Reading the rules of gene regulation from the human noncoding genome
Abstract: Functional genomics approaches to better model genotype-phenotype relationships have important applications toward understanding genomic function and improving human health. In particular, thousands of noncoding loci associated with diseases and physical traits lack mechanistic explanation. I'll present a machine-learning system to predict cell type-specific epigenetic and transcriptional profiles in large mammalian genomes from DNA sequence alone. Using convolutional neural networks, this system identifies promoters and distal regulatory elements and synthesizes their content to make effective gene expression predictions. I'll show that model predictions for the influence of genomic variants on gene expression align well to causal variants underlying eQTLs in human populations and can be useful for generating mechanistic hypotheses to enable GWAS loci fine mapping.
Broad Data Sciences Platform
Primer: Classifying genomic sequences with convolutional neural networks
Abstract: Initially developed for image processing, Convolutional Neural Networks (CNNs) have been applied to genomic data with promising results.
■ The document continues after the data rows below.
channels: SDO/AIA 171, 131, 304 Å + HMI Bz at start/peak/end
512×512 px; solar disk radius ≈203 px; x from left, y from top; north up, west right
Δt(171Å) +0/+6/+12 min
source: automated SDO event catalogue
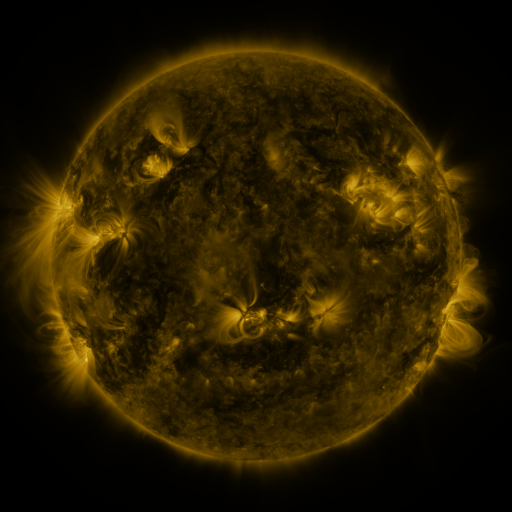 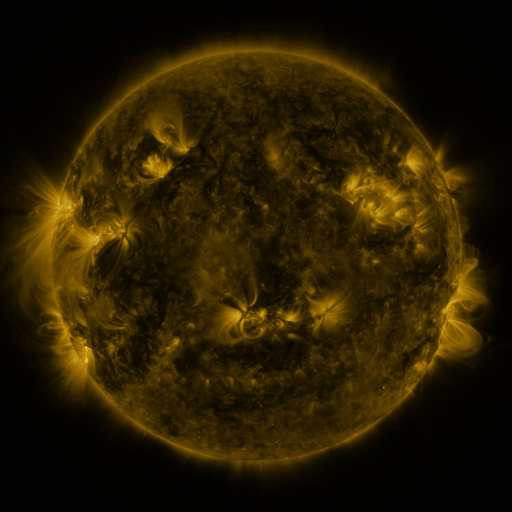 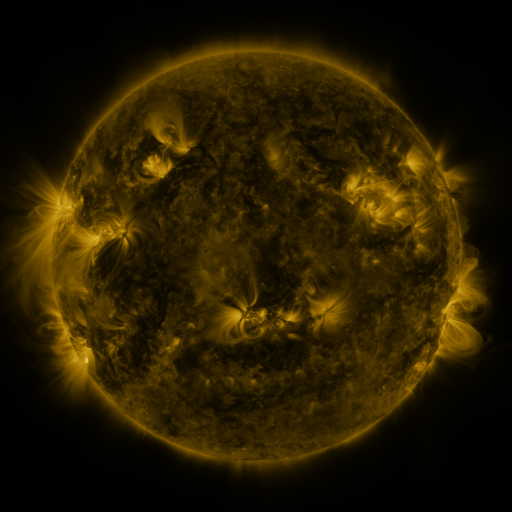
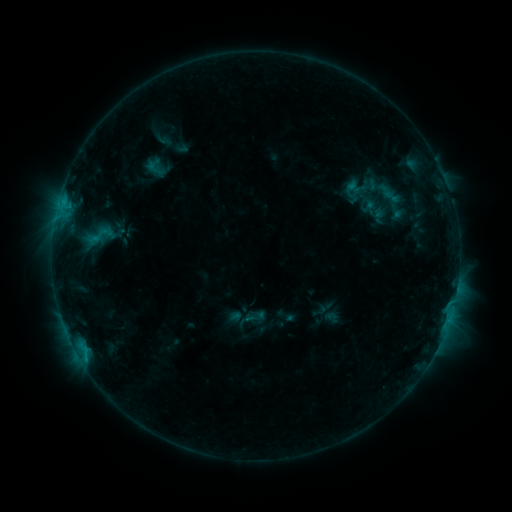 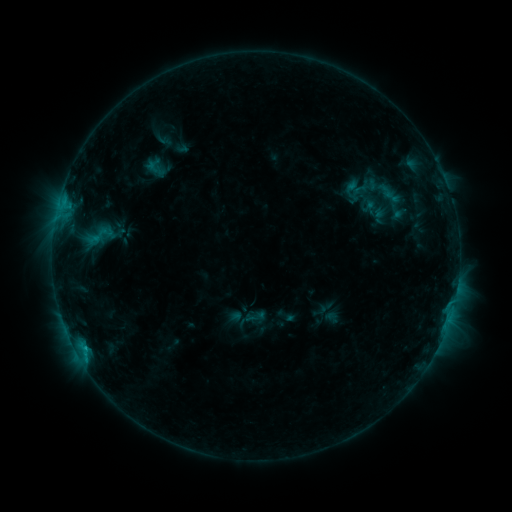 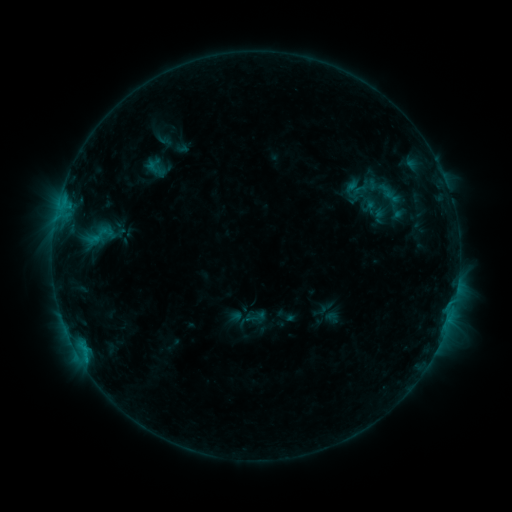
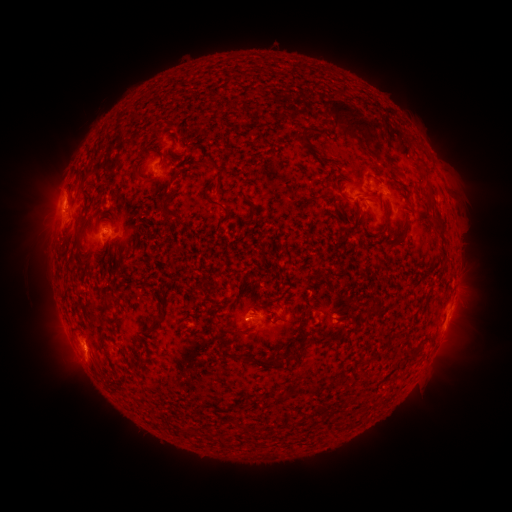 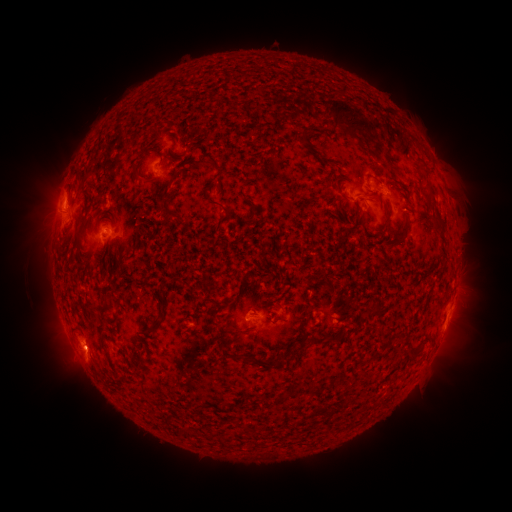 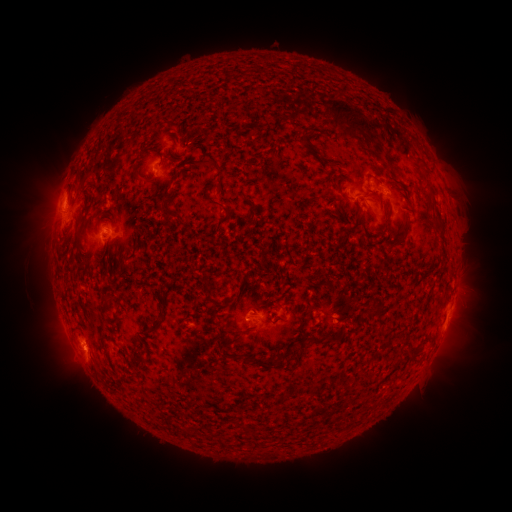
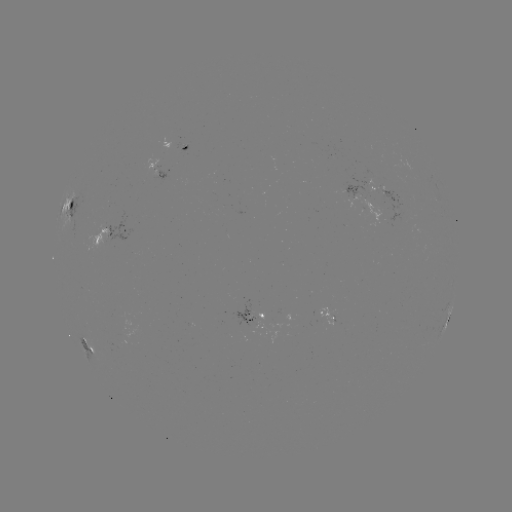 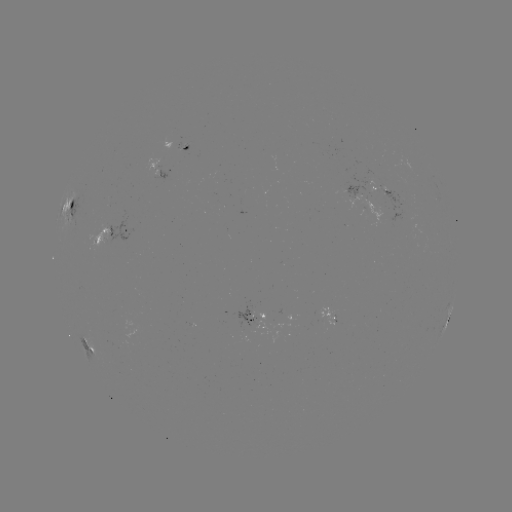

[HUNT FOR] C1.0 flare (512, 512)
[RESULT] (85, 348)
This primer will trace some of the history of neural networks with an eye towards the practical lessons learnt along the way. Then building on the idea of the Position Weight Matrix as a motif detector we will explore exactly what convolution means when applied to a DNA sequence. While drawing examples from computer vision and natural language processing, our focus will be on the application of CNNs to genomic data. Lastly, we will cover recent advances in CNNs including residual connections and dilated convolutions.